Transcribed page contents
::::

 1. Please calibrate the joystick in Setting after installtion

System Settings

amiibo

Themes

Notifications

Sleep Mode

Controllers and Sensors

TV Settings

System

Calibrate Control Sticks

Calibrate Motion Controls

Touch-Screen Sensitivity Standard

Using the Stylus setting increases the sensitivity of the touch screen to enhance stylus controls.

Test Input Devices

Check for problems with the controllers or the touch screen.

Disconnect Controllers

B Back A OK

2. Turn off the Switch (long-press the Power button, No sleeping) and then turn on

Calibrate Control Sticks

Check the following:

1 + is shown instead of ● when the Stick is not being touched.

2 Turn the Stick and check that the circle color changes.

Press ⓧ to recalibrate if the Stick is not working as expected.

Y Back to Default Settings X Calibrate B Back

::::

Exercise prompt
Each line of the records, from the opening one through the line holding "B Back A OK", should be restated word for word, with nothing else in the answer.

Solution to this problem
 1. Please calibrate the joystick in Setting after installtion

System Settings

amiibo

Themes

Notifications

Sleep Mode

Controllers and Sensors

TV Settings

System

Calibrate Control Sticks

Calibrate Motion Controls

Touch-Screen Sensitivity Standard

Using the Stylus setting increases the sensitivity of the touch screen to enhance stylus controls.

Test Input Devices

Check for problems with the controllers or the touch screen.

Disconnect Controllers

B Back A OK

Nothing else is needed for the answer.